Tidak lama kemudian, Jacob sudah selesai mencuci piring, "Aku mau balas email." Setelah mengatakan itu, dia masuk ke ruang kerja.
Di sofa ruang tamu, kakek memegang tangan Velove dan bercerita banyak tentang masa kecil Jacob, tapi dia menyadari bahwa dia masih belum benar-benar mengenal pria itu.
Hanya tahu bahwa dia lebih pintar dari anak-anak pada umumnya, rajin, dan ambisius.
Sekitar pukul sembilan malam, kakek pergi ke dapur memanaskan susu, mengatakan susu bisa membuat tidur lebih nyenyak, ia pun memberikan segelas pada Velove, "Velove, minum saat masih hangat, agar bisa tidur nyenyak."
"Terima kasih, kakek," Velove tersenyum manis, tidak peduli bagaimana pria yang dia nikahi, setidaknya kakeknya ini sangat baik padanya.
Sambil membawa segelas lain, kakek hendak mengetuk pintu ruang kerja, tapi pintu itu sudah terbuka, dan cucu kesayangannya keluar.
"Jacob, jangan terlalu sibuk dengan pekerjaanmu, kamu tahu ini malam pertama kalian, ‘kan?" Kakek memberikan secangkir susu padanya, "Minum selagi masih hangat, agar bisa tidur nyenyak."
"Terima kasih, kakek," Dia menerima cangkir itu tanpa banyak berpikir.
Setelah keduanya minum susu, kakek duduk di sofa, melambaikan tangan ke arah mereka, "Kalian pergilah tidur, jangan pedulikan aku, aku tidur di sofa malam ini."
"Kakek, ada kamar tamu," Velove khawatir kakek akan kedinginan.
"Tidak, aku suka tidur di sofa," Belum selesai bicara, kakek meletakkan tongkatnya, berbaring miring di sofa, menatap pintu kamar utama dengan tajam, "Masuklah."
"..."
Jacob benar-benar tidak berdaya, kakek jelas memaksanya untuk tidur dengan istri kilatnya ini!

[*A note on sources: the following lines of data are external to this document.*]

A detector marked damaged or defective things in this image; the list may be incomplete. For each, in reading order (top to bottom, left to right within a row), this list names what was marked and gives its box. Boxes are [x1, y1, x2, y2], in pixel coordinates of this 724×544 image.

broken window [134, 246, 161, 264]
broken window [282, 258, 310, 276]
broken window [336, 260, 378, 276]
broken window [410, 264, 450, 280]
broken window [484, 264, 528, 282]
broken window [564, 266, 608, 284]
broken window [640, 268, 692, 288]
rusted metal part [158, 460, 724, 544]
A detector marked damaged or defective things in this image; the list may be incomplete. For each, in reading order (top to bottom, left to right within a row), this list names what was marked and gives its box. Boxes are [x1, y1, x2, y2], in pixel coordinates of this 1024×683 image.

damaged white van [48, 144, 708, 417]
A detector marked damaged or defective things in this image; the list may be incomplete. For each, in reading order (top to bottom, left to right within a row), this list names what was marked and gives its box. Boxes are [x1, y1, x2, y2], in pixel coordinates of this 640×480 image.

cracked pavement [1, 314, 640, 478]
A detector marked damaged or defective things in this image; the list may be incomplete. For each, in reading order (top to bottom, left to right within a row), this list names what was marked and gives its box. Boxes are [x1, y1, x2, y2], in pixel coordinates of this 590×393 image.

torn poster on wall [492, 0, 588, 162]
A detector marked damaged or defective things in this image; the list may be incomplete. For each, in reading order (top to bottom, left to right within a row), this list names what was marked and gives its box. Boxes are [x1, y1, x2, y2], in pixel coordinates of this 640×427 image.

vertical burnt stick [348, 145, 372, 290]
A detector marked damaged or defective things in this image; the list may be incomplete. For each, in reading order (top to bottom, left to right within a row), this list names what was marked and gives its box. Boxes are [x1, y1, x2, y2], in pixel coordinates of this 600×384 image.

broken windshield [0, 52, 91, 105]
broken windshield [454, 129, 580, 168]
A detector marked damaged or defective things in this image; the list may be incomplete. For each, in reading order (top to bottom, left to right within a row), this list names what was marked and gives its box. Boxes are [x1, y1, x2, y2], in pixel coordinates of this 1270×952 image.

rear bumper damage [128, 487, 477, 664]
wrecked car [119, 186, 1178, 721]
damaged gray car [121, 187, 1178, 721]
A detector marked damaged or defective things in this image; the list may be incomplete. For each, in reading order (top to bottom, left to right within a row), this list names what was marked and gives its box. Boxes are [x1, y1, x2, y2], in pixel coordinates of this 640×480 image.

Velove berdiri di sampingnya, sepertinya juga mengerti maksud di balik itu, tiba-tiba merasa sangat canggung.
Mereka berdua terdiam beberapa detik.
Jacob masuk ke kamar tidur utama, pintu kamar tidak di tutup.
Kakek mengernyitkan kening, "Velove, kenapa masih berdiri di sana? Masuklah dan istirahat lebih awal! Malam ini sangat berharga, jangan disia-siakan!"